SMP and NUMA
There are two main types of topology used for modern servers:
Symmetric Multi-Processor (SMP) -- Allows all processors to access memory in the same way / amount of time. All single socket servers utilize this topology. This does not scale well however, so most larger servers will be using a NUMA based topology, which includes more than 1 CPU socket.
Non-Uniform Memory Access (NUMA) -- Developed more recently than SMP. NUMA systems allow for more than one CPU socket. Typically we see 2 and 4 socket systems.
Each socket has it's own local memory bank, which is the fastest in terms of access time (besides the CPU L1,L2, and L3 caches). However each socket can also utilize remote memory banks, however there is additional latency involved in these remote locations. These remote accesses are also called numa_misses. The thing is, the amount of time spent waiting for remote access is forever to a CPU. It's really important to make sure your server is correctly configured to use the most efficient NUMA node possible.
I'm running Ubuntu 14.10 in a VM on my home PC, in this case it's because I'm using an Intel i7-4790k, which is a single socket CPU. I don't have to worry about NUMA since I only have one socket, there are no remote RAM calls for single socket CPUs.

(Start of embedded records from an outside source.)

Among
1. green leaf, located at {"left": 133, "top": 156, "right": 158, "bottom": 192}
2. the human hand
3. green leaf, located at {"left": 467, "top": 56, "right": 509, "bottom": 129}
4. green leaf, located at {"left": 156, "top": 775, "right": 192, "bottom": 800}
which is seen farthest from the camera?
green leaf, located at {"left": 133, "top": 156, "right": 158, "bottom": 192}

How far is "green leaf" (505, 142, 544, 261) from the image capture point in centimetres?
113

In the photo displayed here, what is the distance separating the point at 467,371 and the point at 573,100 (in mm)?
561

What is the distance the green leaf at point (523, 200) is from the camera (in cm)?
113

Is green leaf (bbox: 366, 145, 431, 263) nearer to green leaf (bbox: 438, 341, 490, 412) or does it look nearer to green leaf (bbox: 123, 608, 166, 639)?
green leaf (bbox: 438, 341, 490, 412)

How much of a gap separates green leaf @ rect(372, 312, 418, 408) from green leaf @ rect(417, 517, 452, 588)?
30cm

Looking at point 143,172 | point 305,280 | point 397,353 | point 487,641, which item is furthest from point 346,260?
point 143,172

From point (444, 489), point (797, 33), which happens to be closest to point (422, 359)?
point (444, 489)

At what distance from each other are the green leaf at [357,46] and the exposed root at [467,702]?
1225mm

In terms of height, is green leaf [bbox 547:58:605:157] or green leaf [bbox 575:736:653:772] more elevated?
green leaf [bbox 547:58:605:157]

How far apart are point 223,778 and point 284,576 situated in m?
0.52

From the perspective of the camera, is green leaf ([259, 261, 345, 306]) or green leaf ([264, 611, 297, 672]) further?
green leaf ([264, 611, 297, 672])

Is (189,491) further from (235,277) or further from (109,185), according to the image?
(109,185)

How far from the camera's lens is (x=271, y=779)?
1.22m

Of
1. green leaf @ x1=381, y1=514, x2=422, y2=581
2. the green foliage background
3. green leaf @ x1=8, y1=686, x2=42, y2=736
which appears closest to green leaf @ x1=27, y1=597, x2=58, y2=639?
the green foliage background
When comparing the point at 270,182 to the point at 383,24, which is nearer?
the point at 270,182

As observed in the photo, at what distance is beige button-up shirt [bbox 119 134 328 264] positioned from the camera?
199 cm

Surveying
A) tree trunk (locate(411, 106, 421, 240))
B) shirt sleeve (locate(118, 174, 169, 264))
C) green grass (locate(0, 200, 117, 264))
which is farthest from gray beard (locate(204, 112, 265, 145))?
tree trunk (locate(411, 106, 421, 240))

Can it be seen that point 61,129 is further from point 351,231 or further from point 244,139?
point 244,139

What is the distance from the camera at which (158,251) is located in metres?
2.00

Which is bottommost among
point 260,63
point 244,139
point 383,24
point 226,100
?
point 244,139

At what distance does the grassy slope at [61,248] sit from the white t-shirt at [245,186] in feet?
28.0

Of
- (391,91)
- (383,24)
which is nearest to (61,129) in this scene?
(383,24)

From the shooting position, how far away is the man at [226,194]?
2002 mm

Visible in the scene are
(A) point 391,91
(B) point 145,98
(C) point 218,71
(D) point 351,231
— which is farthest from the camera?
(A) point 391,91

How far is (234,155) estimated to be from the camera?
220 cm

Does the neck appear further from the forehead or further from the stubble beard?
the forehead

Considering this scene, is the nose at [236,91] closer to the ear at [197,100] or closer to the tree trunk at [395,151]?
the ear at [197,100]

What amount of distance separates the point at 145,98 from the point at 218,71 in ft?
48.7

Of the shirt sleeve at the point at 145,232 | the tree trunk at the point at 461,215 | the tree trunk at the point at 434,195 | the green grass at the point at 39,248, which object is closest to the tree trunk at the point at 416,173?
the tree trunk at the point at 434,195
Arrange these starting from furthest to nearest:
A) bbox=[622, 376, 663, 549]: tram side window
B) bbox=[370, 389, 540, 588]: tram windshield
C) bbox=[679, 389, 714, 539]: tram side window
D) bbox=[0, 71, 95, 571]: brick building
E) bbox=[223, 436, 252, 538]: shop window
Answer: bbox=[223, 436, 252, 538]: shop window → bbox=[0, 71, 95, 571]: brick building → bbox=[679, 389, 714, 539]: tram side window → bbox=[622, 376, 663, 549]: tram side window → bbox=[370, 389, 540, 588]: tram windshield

To determine if a server is SMP or NUMA, you can run the following command:
[email protected]:~# numactl --hardware available: 1 nodes (0) node 0 cpus: 0 1 2 3 node 0 size: 3938 MB node 0 free: 2333 MB node distances: node 0 0: 10
This will tell you how many nodes the server has. If there is more than one node, then it’s safe to assume that this is a NUMA system.
You can also use lscpu to get more detailed info on the CPU. In this case there is one NUMA node with 4 cores per node.
[email protected]:~# lscpu Architecture: x86_64 CPU op-mode(s): 32-bit, 64-bit Byte Order: Little Endian CPU(s): 4 On-line CPU(s) list: 0-3 Thread(s) per core: 1 Core(s) per socket: 1 Socket(s): 4 NUMA node(s): 1 Vendor ID: GenuineIntel CPU family: 6 Model: 60 Model name: Intel(R) Core(TM) i7-4790K CPU @ 4.00GHz Stepping: 3 CPU MHz: 3990.759 BogoMIPS: 7981.51 Hypervisor vendor: VMware Virtualization type: full L1d cache: 32K L1i cache: 32K L2 cache: 256K L3 cache: 8192K NUMA node0 CPU(s): 0-3
What is NUMA?
Will fill this in later.
Checking if programs are NUMAing correctly
Lets say you are running multiple JAVA processes on a NUMA box (Quad Socket AMD Opteron 6128). You want to make sure that these processes are being efficient and you want them to run on different NUMA nodes so that they each utilize a local RAM bank and run on the CPU socket that is located close to each bank of RAM. How do?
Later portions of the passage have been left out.